Plus: Buprenorphine’s positive effect in prisons, and life beyond active addiction
By William Wagner
If you’re someone who vapes and has COVID-19, you have a greater chance of developing symptoms from the illness. It’s just one more reason to avoid vaping (and if you’re a regular reader of this space, you’ve seen that there are many).
We also spotlight how buprenorphine has helped prison inmates with opioid use disorder (OUD) get their lives back on track, and reasons to believe recovery from addiction is entirely possible.
From the Journal of Primary Care & Community Health:
Vaping and COVID
New research out of the Mayo Clinic indicates that people who vape are at a higher risk of experiencing symptoms if they’re stricken with COVID. Those symptoms include chest pain, muscle aches, nausea and vomiting, diarrhea, loss of the sense of taste or smell, and labored breathing.

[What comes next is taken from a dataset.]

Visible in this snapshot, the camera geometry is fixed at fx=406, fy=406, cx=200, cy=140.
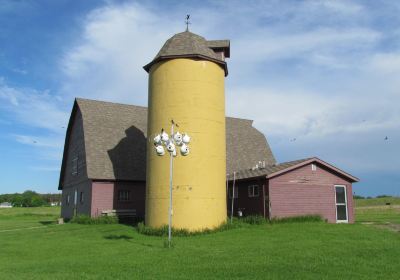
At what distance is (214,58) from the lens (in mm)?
24047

“The study was designed to compare the frequency of common COVID-19 symptoms … in COVID patients who vaped compared with those who were not vapers,” David McFadden, MD, a Mayo Clinic internist and the study’s first author, said in a news release. “We interviewed more than 280 COVID-positive vapers and compared them with 1,445 COVID-positive people of the same age and gender, and who don’t vape. All of these common COVID symptoms were reported more frequently among people who vape.”
The Mayo research adds another layer to findings in recent years about the harmfulness of vaping. “There are a lot of studies that have shown that e-cigarette use may be associated with inflammation in the lungs and also may cause severe lung injury in certain users, causing a condition called e-cigarette or vaping use-associated lung injury,” said Robert Vassallo, MD, a Mayo Clinic pulmonologist and critical care specialist, and co-author of the study. “Our research was not designed to test whether e-cigarette use increases the risk of acquiring COVID infection, but it clearly indicates that symptom burden in patients with COVID-19 who vape is greater than in those who do not vape.”
From Drug and Alcohol Dependence:
The Benefits of Jailhouse Buprenorphine
Buprenorphine, a medication used to treat OUD, can pay particular dividends for the prison population. According to a study conducted by the Justice Community Opioid Innovation Network (JCOIN) at two Massachusetts prisons, inmates with OUD who were administered buprenorphine were more inclined to get their lives in order following their release. The study found a 32% reduction in probation violations, return to prison or criminal charges for those who were given buprenorphine versus those who weren’t.
“Studies like this provide much-needed evidence and momentum for jails and prisons to better enable the treatment, education and support systems that individuals with an opioid use disorder need to help them recover and prevent reincarceration.”
—Nora Volkow, director, NIDA
The study’s results support a recent push by proponents of providing medication-assisted treatment (MAT) to inmates suffering from addiction. “Studies like this provide much-needed evidence and momentum for jails and prisons to better enable the treatment, education and support systems that individuals with an opioid use disorder need to help them recover and prevent reincarceration,” said Nora Volkow, MD, director of the National Institute on Drug Abuse (NIDA), which funded the study. “Not offering treatment to people with opioid use disorder in jails and prisons can have devastating consequences, including a return to use and heightened risk of overdose and death after release.”
From STAT:
There Is Life after Active Addiction
These are especially tough times on the addiction front, with overdose fatalities in the U.S. reaching a record level. But it’s not all doom and gloom. In an opinion piece for STAT, David Eddie, PhD, and John Kelly, PhD—two of the most respected scientists in the addiction treatment field—say there is reason for hope.
Why the optimism? Because their recent research suggests that addiction is a highly treatable disease. They write, “[O]ur recent study shows that in spite of numerous legal and social barriers, most individuals in addiction recovery go on to rejoin society and contribute to it in numerous meaningful ways.”